What you will do ::
Find the line containing "overfilled portfel. Obrazy Royalty Free" in the records below. Copy exactly that line and each one after it, ending at the line containing "Tả vườn hoa nhà em văn 5 - văn mẫu", and nothing more.

Raw data ::
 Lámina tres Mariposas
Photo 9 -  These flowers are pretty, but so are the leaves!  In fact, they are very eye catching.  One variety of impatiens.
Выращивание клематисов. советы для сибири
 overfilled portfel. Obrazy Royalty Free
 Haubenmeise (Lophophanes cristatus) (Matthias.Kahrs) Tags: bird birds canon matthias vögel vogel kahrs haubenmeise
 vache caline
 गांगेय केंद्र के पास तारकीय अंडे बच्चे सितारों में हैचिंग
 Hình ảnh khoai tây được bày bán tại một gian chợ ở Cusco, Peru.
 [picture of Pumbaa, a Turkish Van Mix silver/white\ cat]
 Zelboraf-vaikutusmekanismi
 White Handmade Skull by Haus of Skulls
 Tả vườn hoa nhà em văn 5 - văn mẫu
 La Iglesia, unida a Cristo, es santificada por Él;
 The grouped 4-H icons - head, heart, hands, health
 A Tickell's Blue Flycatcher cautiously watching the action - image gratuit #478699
==
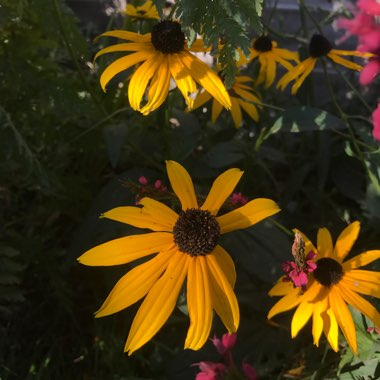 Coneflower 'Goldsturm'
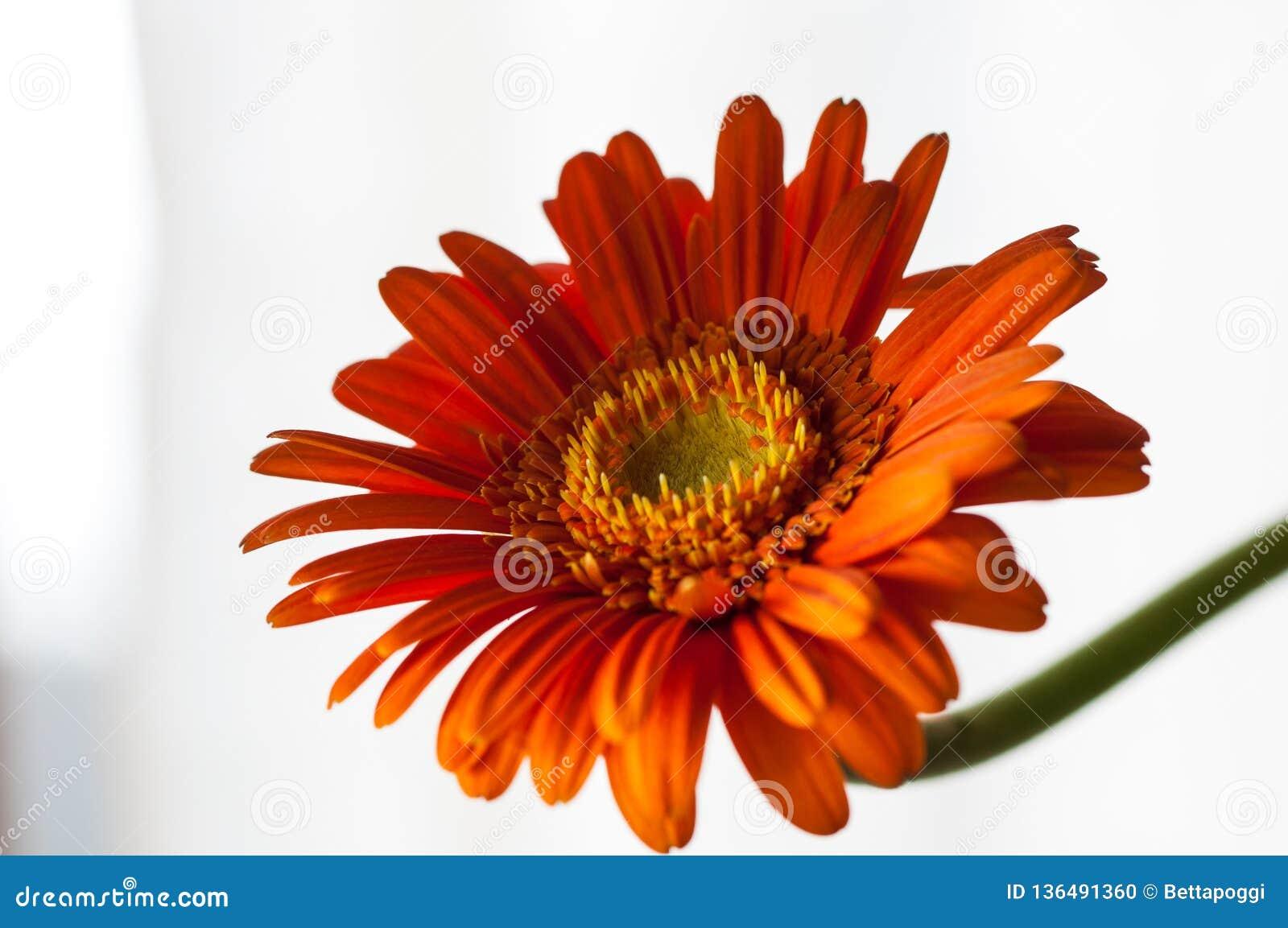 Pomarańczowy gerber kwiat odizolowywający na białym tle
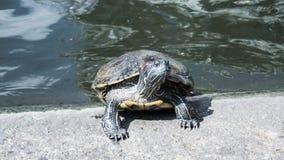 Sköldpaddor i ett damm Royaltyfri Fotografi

Response to this task ::
 overfilled portfel. Obrazy Royalty Free
 Haubenmeise (Lophophanes cristatus) (Matthias.Kahrs) Tags: bird birds canon matthias vögel vogel kahrs haubenmeise
 vache caline
 गांगेय केंद्र के पास तारकीय अंडे बच्चे सितारों में हैचिंग
 Hình ảnh khoai tây được bày bán tại một gian chợ ở Cusco, Peru.
 [picture of Pumbaa, a Turkish Van Mix silver/white\ cat]
 Zelboraf-vaikutusmekanismi
 White Handmade Skull by Haus of Skulls
 Tả vườn hoa nhà em văn 5 - văn mẫu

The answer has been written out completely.